• **Excerpted data**
%%

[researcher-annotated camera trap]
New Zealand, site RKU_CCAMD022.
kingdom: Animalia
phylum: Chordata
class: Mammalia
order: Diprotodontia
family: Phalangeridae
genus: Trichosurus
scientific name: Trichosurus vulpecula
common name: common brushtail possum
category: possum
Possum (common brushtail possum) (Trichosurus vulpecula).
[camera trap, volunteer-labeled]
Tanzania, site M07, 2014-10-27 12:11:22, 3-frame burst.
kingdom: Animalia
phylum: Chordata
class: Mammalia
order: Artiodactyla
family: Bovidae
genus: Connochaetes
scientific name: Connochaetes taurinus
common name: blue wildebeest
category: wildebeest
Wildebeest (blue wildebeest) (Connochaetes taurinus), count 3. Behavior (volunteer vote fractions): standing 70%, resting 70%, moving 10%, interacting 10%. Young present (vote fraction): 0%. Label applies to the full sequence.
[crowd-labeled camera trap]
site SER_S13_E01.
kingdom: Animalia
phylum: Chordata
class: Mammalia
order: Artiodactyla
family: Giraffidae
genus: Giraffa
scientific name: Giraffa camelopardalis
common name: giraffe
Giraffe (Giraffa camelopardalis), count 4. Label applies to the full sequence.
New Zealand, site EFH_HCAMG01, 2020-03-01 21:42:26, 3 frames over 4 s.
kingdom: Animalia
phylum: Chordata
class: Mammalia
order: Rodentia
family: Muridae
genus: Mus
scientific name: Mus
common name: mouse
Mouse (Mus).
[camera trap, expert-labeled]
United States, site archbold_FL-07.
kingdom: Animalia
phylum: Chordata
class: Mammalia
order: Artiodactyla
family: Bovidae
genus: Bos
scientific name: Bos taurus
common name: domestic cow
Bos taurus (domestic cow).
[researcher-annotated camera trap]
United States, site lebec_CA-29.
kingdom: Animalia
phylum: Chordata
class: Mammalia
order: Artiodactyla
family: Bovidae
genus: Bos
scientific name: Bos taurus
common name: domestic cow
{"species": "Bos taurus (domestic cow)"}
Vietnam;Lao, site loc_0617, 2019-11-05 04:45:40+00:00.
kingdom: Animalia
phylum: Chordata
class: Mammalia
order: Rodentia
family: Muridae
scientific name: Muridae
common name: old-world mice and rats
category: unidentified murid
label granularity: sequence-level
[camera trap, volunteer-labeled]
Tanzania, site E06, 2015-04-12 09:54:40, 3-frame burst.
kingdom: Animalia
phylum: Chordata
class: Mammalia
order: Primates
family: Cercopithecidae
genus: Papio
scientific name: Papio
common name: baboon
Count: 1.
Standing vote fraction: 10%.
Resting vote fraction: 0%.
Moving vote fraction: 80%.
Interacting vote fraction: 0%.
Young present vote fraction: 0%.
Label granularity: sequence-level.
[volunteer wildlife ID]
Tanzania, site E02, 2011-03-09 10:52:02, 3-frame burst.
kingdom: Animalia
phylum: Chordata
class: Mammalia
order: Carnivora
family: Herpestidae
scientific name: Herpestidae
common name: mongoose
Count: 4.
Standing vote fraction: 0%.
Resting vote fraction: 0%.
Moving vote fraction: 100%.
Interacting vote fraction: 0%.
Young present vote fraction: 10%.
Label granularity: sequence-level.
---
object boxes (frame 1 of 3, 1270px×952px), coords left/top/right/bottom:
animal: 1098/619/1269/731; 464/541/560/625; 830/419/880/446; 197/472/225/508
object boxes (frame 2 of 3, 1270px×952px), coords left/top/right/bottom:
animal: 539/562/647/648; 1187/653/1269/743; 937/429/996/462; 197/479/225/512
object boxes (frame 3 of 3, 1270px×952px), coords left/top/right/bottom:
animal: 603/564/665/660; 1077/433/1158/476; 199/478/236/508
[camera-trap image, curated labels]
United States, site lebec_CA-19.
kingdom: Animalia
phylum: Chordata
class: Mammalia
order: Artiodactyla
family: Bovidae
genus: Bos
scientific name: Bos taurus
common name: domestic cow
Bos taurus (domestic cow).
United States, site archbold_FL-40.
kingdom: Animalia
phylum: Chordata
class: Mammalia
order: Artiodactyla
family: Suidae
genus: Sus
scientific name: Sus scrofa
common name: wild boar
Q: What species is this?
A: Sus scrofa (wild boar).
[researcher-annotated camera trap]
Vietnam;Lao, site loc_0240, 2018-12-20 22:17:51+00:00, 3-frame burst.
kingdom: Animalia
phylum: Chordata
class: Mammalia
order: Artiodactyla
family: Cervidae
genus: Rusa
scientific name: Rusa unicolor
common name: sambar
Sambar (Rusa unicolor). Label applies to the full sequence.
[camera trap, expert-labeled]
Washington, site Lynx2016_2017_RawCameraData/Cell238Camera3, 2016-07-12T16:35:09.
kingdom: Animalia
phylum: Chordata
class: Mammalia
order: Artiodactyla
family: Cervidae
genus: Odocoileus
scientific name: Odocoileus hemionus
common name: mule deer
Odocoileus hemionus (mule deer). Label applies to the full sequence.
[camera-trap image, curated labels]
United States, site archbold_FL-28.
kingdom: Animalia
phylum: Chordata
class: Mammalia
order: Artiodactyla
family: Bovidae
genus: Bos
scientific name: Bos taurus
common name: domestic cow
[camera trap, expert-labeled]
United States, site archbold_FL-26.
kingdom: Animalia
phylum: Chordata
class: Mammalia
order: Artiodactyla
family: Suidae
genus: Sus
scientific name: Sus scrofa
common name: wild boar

%%

• **Work to complete**
An exact copy of the listing is the goal. Transcribe it in full.

• **Answer**
[researcher-annotated camera trap]
New Zealand, site RKU_CCAMD022.
kingdom: Animalia
phylum: Chordata
class: Mammalia
order: Diprotodontia
family: Phalangeridae
genus: Trichosurus
scientific name: Trichosurus vulpecula
common name: common brushtail possum
category: possum
Possum (common brushtail possum) (Trichosurus vulpecula).
[camera trap, volunteer-labeled]
Tanzania, site M07, 2014-10-27 12:11:22, 3-frame burst.
kingdom: Animalia
phylum: Chordata
class: Mammalia
order: Artiodactyla
family: Bovidae
genus: Connochaetes
scientific name: Connochaetes taurinus
common name: blue wildebeest
category: wildebeest
Wildebeest (blue wildebeest) (Connochaetes taurinus), count 3. Behavior (volunteer vote fractions): standing 70%, resting 70%, moving 10%, interacting 10%. Young present (vote fraction): 0%. Label applies to the full sequence.
[crowd-labeled camera trap]
site SER_S13_E01.
kingdom: Animalia
phylum: Chordata
class: Mammalia
order: Artiodactyla
family: Giraffidae
genus: Giraffa
scientific name: Giraffa camelopardalis
common name: giraffe
Giraffe (Giraffa camelopardalis), count 4. Label applies to the full sequence.
New Zealand, site EFH_HCAMG01, 2020-03-01 21:42:26, 3 frames over 4 s.
kingdom: Animalia
phylum: Chordata
class: Mammalia
order: Rodentia
family: Muridae
genus: Mus
scientific name: Mus
common name: mouse
Mouse (Mus).
[camera trap, expert-labeled]
United States, site archbold_FL-07.
kingdom: Animalia
phylum: Chordata
class: Mammalia
order: Artiodactyla
family: Bovidae
genus: Bos
scientific name: Bos taurus
common name: domestic cow
Bos taurus (domestic cow).
[researcher-annotated camera trap]
United States, site lebec_CA-29.
kingdom: Animalia
phylum: Chordata
class: Mammalia
order: Artiodactyla
family: Bovidae
genus: Bos
scientific name: Bos taurus
common name: domestic cow
{"species": "Bos taurus (domestic cow)"}
Vietnam;Lao, site loc_0617, 2019-11-05 04:45:40+00:00.
kingdom: Animalia
phylum: Chordata
class: Mammalia
order: Rodentia
family: Muridae
scientific name: Muridae
common name: old-world mice and rats
category: unidentified murid
label granularity: sequence-level
[camera trap, volunteer-labeled]
Tanzania, site E06, 2015-04-12 09:54:40, 3-frame burst.
kingdom: Animalia
phylum: Chordata
class: Mammalia
order: Primates
family: Cercopithecidae
genus: Papio
scientific name: Papio
common name: baboon
Count: 1.
Standing vote fraction: 10%.
Resting vote fraction: 0%.
Moving vote fraction: 80%.
Interacting vote fraction: 0%.
Young present vote fraction: 0%.
Label granularity: sequence-level.
[volunteer wildlife ID]
Tanzania, site E02, 2011-03-09 10:52:02, 3-frame burst.
kingdom: Animalia
phylum: Chordata
class: Mammalia
order: Carnivora
family: Herpestidae
scientific name: Herpestidae
common name: mongoose
Count: 4.
Standing vote fraction: 0%.
Resting vote fraction: 0%.
Moving vote fraction: 100%.
Interacting vote fraction: 0%.
Young present vote fraction: 10%.
Label granularity: sequence-level.
---
object boxes (frame 1 of 3, 1270px×952px), coords left/top/right/bottom:
animal: 1098/619/1269/731; 464/541/560/625; 830/419/880/446; 197/472/225/508
object boxes (frame 2 of 3, 1270px×952px), coords left/top/right/bottom:
animal: 539/562/647/648; 1187/653/1269/743; 937/429/996/462; 197/479/225/512
object boxes (frame 3 of 3, 1270px×952px), coords left/top/right/bottom:
animal: 603/564/665/660; 1077/433/1158/476; 199/478/236/508
[camera-trap image, curated labels]
United States, site lebec_CA-19.
kingdom: Animalia
phylum: Chordata
class: Mammalia
order: Artiodactyla
family: Bovidae
genus: Bos
scientific name: Bos taurus
common name: domestic cow
Bos taurus (domestic cow).
United States, site archbold_FL-40.
kingdom: Animalia
phylum: Chordata
class: Mammalia
order: Artiodactyla
family: Suidae
genus: Sus
scientific name: Sus scrofa
common name: wild boar
Q: What species is this?
A: Sus scrofa (wild boar).
[researcher-annotated camera trap]
Vietnam;Lao, site loc_0240, 2018-12-20 22:17:51+00:00, 3-frame burst.
kingdom: Animalia
phylum: Chordata
class: Mammalia
order: Artiodactyla
family: Cervidae
genus: Rusa
scientific name: Rusa unicolor
common name: sambar
Sambar (Rusa unicolor). Label applies to the full sequence.
[camera trap, expert-labeled]
Washington, site Lynx2016_2017_RawCameraData/Cell238Camera3, 2016-07-12T16:35:09.
kingdom: Animalia
phylum: Chordata
class: Mammalia
order: Artiodactyla
family: Cervidae
genus: Odocoileus
scientific name: Odocoileus hemionus
common name: mule deer
Odocoileus hemionus (mule deer). Label applies to the full sequence.
[camera-trap image, curated labels]
United States, site archbold_FL-28.
kingdom: Animalia
phylum: Chordata
class: Mammalia
order: Artiodactyla
family: Bovidae
genus: Bos
scientific name: Bos taurus
common name: domestic cow
[camera trap, expert-labeled]
United States, site archbold_FL-26.
kingdom: Animalia
phylum: Chordata
class: Mammalia
order: Artiodactyla
family: Suidae
genus: Sus
scientific name: Sus scrofa
common name: wild boar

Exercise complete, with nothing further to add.